MY TOTALLY AWESOME PLAN TO REVAMP THE NBA DRAFT


The NBA Draft kind of sucks. It is nowhere near as exciting as the NFL Draft and by its nature it rewards bad teams and their mediocre to poor management and ownership.

There has to be a better way – and now, there is and it would work like this

Allow players to decide where they play, just like every other business in America.

How it works:

1.       Every NBA team submits a list of 60 NBA eligible players to the league office. The 60 names most often sited create a pool of that year’s selectees.

2.       Any NBA-eligible player not on the initial list is free to sign with any team as a free agent after the selection event is completed.

3.       Have each of the 60 players pick a number – 1-60 – out of a hat. Players select from the hat based on some kind of random computerized process.

4.       The player who selects the #1 can go to whichever team he wants. The player who selects the #2 can go to whichever team he wants, except the team selected by the prior player. On it goes.

5.       Every team gets the same amount of money within the salary cap to sign two players from the pool.
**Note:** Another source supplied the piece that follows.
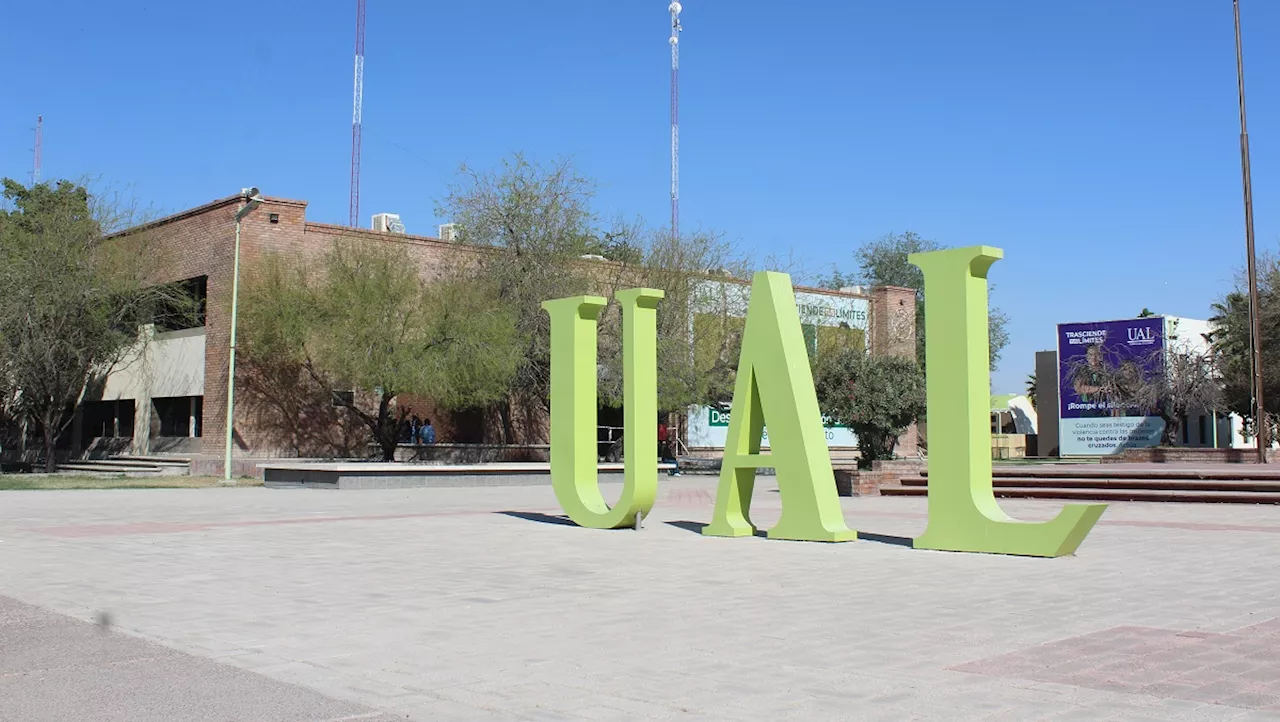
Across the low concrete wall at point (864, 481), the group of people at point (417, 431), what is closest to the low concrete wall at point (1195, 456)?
the low concrete wall at point (864, 481)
The contracts are 2-year guaranteed deals.

6.       If a team and a player cannot reach a deal, the player’s recourse is to forgo selecting a team and wait until the following year. If that happens, he retains amateur status and can back to school or retain pro status and play overseas.

7.       A player can opt out of a team selection, only once.


It solves everything wrong with the current NBA Draft system.


    • It stops teams from tanking, because there is no longer any incentive to lose on purpose.
    • It creates a system that is inherently fair to players, teams and fans. Players choose the place they want to work, franchises are forced to spruce up their image and winning to attract those players, and we finally end a situation where teams are like plantation owners and players are like the help.
    • It would be ungodly exciting for everyone to watch.
    • It creates a system where the best of all possible synergies between player and team is created. Players inherently want to go to a place they can succeed.
    • It provides more, not less, opportunity for players to succeed and franchises to get it right. Players can find the best situation for them and franchise get to test-drive players for two years and not be forced to lock into a three-year deal on a player that isn’t working out. In the current system, teams hate to give up on a Kwame Brown because it makes them look bad, but if Kwame selected them and it didn’t work out, they can let him go and move onto the next opportunity without blame.

    I welcome any additional thoughts and comments.